企画部屋 | ナノ




私は夢でも見ているんだろうか。初めてであった時のように優しい目をしているように見えるのだけれど。これは、私の幻覚?トロスト区を奪還して、やっとのことで生き残れたというのに気をおかしくしてしまったのかもしれない。ジャンの指が髪に触れて、ビクリと肩が跳ねた。


「なぁロゼッタ。俺は最低な奴だろ」

「・・・え?」


笑うでもなく、泣くでもなく。ただ柔らかい視線を私に向けるジャン。嬉しいと言うよりも驚きの感情が勝ってる。本当に、私に向けられているとは思えない。だけど彼の口から出て来た名前は、間違いなく私のものだ。

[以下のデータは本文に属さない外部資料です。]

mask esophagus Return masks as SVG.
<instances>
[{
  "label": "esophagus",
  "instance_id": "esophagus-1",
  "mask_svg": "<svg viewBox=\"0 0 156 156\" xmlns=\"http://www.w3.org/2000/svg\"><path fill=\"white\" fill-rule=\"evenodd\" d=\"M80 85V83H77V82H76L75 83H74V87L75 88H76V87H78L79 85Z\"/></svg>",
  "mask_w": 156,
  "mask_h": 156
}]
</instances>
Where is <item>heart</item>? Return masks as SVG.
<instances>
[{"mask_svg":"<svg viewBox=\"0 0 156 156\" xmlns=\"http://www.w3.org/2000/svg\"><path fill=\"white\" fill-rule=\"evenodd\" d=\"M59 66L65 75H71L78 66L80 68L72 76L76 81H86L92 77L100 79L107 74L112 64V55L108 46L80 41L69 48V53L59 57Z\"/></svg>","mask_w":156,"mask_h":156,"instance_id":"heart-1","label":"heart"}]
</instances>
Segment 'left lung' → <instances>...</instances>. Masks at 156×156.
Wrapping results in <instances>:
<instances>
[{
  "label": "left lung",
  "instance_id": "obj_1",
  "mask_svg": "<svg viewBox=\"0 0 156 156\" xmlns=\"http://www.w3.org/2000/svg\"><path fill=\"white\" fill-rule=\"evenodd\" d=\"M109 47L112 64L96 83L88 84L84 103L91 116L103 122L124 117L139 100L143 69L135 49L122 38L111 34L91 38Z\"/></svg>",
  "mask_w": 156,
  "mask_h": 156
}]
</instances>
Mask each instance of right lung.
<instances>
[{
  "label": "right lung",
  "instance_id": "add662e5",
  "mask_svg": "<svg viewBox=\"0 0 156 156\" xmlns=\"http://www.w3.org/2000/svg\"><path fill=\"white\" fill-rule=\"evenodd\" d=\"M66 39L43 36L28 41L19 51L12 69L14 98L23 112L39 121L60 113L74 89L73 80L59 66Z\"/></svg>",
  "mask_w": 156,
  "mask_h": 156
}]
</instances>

「お前が・・・今までどれだけ辛い思いをしてきたのか、俺は知ってる。だけど俺は見て見ぬふりをした。散々傷付けた。なぁ、俺を恨んでるだろ」


ジャンの言っていることが理解できない。彼の目的が分からない。だけど一つだけ分かる。彼の瞳から流れている涙は、本物だということ。それは、何の涙?


「罵るなり、殴るなりしてくれ、頼む」

「ど、うして、」


私が、あなたを。彼の大きな手が、私の肩を掴んだ。震えているのは彼の手か、はたまた私か。

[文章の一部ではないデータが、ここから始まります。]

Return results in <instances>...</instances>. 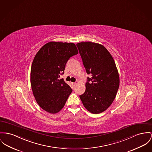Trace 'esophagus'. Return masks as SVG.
Masks as SVG:
<instances>
[{
	"label": "esophagus",
	"mask_w": 152,
	"mask_h": 152,
	"mask_svg": "<svg viewBox=\"0 0 152 152\" xmlns=\"http://www.w3.org/2000/svg\"><path fill=\"white\" fill-rule=\"evenodd\" d=\"M71 84H72V85L74 87H75V86H76V85H77V83H76V82H72Z\"/></svg>",
	"instance_id": "esophagus-1"
}]
</instances>
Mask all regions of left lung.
<instances>
[{
  "label": "left lung",
  "instance_id": "obj_1",
  "mask_svg": "<svg viewBox=\"0 0 152 152\" xmlns=\"http://www.w3.org/2000/svg\"><path fill=\"white\" fill-rule=\"evenodd\" d=\"M88 77L86 90L80 96L83 106L92 113L105 111L114 100L119 87V76L115 61L101 44L91 42L77 44Z\"/></svg>",
  "mask_w": 152,
  "mask_h": 152
}]
</instances>
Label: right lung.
Returning a JSON list of instances; mask_svg holds the SVG:
<instances>
[{
	"label": "right lung",
	"mask_w": 152,
	"mask_h": 152,
	"mask_svg": "<svg viewBox=\"0 0 152 152\" xmlns=\"http://www.w3.org/2000/svg\"><path fill=\"white\" fill-rule=\"evenodd\" d=\"M78 53L74 43L50 42L36 53L31 67V86L37 102L45 111L56 113L64 106L72 90L59 78L67 61Z\"/></svg>",
	"instance_id": "obj_1"
}]
</instances>
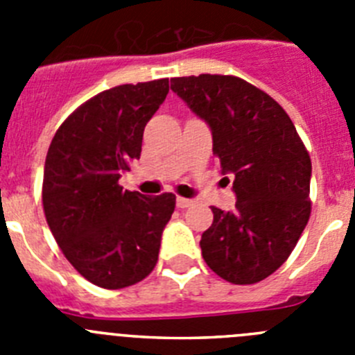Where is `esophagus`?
Here are the masks:
<instances>
[{
	"label": "esophagus",
	"mask_w": 355,
	"mask_h": 355,
	"mask_svg": "<svg viewBox=\"0 0 355 355\" xmlns=\"http://www.w3.org/2000/svg\"><path fill=\"white\" fill-rule=\"evenodd\" d=\"M175 205H178V208L184 209V208H190V206L196 205V200L187 199V197H178V199H175Z\"/></svg>",
	"instance_id": "34e87169"
}]
</instances>
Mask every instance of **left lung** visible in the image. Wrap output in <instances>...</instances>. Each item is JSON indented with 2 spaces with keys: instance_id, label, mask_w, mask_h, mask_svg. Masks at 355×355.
I'll use <instances>...</instances> for the list:
<instances>
[{
  "instance_id": "left-lung-1",
  "label": "left lung",
  "mask_w": 355,
  "mask_h": 355,
  "mask_svg": "<svg viewBox=\"0 0 355 355\" xmlns=\"http://www.w3.org/2000/svg\"><path fill=\"white\" fill-rule=\"evenodd\" d=\"M171 89L208 122L213 155L234 175L236 205L211 208L202 258L229 283H259L286 261L309 220V153L283 106L249 81L199 74L172 78Z\"/></svg>"
}]
</instances>
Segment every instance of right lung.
I'll list each match as a JSON object with an SVG mask.
<instances>
[{"label": "right lung", "instance_id": "right-lung-1", "mask_svg": "<svg viewBox=\"0 0 355 355\" xmlns=\"http://www.w3.org/2000/svg\"><path fill=\"white\" fill-rule=\"evenodd\" d=\"M167 94V78L99 92L62 122L48 149L46 220L67 261L99 288L140 283L158 261L175 196L144 197L119 180L140 158L144 128Z\"/></svg>", "mask_w": 355, "mask_h": 355}]
</instances>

「作戦は成功した。だが人が・・・たくさん死んだ。マルコも死んだ。なのに、お前が生きててよかったって、お前を見た時、安心したんだ。なぁ、自分勝手もいいとこだろ。嫌いになれよ、俺のことなんて」


最後の一言に、何かがプチリと切れた。ジャンは一体何を言ってるんだ。嫌いになれって、誰を?ジャンを?どうして!


「な、んで・・・どうしてそんなこと言うのよ!私が・・・私が今まで、あなたを好きでいられたのは、」


私に初めて手を差し伸べてくれたあなたは、私にとってどんな存在だったか知ってる?誰もまともに私と話してくれない中で、どれだけ救いになったか知ってる?

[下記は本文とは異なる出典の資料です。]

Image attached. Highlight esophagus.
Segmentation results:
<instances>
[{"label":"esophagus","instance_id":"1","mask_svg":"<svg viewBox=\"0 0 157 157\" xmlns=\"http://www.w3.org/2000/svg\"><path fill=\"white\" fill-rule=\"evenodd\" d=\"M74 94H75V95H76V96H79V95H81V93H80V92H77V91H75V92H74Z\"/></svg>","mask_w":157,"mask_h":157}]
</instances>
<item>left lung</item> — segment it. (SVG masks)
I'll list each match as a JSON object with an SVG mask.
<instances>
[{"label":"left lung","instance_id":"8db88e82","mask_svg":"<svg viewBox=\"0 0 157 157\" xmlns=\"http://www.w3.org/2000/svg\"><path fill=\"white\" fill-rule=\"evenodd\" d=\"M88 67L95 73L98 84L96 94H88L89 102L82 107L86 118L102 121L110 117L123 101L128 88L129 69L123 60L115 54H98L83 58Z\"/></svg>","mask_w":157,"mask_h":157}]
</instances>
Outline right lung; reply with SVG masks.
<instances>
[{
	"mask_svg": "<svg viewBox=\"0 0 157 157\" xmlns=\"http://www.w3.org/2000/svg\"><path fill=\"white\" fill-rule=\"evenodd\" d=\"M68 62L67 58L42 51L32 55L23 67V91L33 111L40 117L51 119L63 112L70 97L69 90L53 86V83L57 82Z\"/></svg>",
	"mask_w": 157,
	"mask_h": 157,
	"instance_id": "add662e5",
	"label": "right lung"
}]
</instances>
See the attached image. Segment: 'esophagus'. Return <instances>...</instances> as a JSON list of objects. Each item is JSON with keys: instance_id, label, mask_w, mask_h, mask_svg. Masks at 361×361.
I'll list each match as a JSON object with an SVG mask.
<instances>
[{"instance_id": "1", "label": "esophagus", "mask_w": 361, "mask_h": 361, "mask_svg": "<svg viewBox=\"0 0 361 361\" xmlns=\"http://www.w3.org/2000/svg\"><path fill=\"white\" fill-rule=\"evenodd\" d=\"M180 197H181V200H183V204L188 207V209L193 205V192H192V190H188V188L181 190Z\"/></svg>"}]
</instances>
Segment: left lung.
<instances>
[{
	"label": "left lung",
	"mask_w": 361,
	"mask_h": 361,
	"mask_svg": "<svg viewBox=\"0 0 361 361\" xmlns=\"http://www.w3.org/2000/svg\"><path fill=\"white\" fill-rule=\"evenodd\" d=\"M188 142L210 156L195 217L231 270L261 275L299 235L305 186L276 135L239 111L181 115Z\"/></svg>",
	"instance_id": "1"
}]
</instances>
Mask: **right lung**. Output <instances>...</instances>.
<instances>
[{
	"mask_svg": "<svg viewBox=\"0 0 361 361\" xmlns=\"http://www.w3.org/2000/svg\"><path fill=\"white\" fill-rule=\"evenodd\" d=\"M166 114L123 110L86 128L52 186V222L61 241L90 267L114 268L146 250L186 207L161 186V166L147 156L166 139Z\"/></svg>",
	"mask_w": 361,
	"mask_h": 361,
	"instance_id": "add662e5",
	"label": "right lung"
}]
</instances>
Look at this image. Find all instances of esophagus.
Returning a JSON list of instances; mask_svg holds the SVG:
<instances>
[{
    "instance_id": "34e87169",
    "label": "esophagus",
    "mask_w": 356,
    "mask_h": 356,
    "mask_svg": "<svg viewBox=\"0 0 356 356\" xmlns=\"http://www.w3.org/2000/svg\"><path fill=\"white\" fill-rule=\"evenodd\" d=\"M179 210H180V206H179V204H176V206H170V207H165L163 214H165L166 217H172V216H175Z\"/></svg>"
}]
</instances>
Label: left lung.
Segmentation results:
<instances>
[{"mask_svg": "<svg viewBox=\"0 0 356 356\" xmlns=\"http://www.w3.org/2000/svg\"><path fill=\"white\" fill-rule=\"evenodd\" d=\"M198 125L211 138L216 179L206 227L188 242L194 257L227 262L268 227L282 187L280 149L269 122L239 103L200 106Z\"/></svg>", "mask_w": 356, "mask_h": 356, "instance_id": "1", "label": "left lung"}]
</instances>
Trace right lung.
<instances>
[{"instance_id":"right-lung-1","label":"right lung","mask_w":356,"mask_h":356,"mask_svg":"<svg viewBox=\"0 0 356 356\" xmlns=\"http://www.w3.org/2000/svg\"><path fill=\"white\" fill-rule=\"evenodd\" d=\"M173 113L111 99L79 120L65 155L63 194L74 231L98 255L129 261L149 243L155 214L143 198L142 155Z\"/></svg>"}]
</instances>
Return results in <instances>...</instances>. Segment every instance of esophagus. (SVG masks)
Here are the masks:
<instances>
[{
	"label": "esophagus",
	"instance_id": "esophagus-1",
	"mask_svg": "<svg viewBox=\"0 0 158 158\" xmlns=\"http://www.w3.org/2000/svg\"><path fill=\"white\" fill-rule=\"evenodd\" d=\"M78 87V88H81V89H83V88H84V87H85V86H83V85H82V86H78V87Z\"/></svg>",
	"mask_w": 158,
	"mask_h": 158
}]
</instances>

「ジャンが、友達想いで、口は悪いけど優しいの知ってる・・・。酷いこと言われたって、私、嫌いになれなかった!私の目を綺麗だって言ってくれた!」


こんなに大声で叫んだのなんて、初めてだ。ジャンが目に見えて驚いてるのが分かる。私だって、一緒だ。犠牲がたくさん出た。同期もたくさんいなくなってしまった。だけどジャンが生きてると分かったとき、何とも言えない安堵感が胸を満たした。それが人として冷酷なことだと言うんなら、私は化け物と呼ばれたって構わない。


「全部あなたが背負う必要なんてない、ねぇジャン、私はずっとジャンの味方だよ」

「、ロゼッタ」


肩を掴んでいた両手が、ゆっくりと背中に回る。大きな身体に包まれて、身体も心も暖まる。感じた事の無かったそれに、涙が零れた。こんなに暖かいんだね、人って。


「ロゼッタ、なぁ、こんな俺の傍にいてくれるのか」

「あなたの傍にいる以上に幸せなことなんてないよ」


あなたを追いかけてよかった。これからあなたと歩んで行けるなら、私はどんなことだって耐えるよ。


「好きだ。ずっと好きだったんだ」


初めて知ったジャンの気持ちに、益々涙は止まらなくて。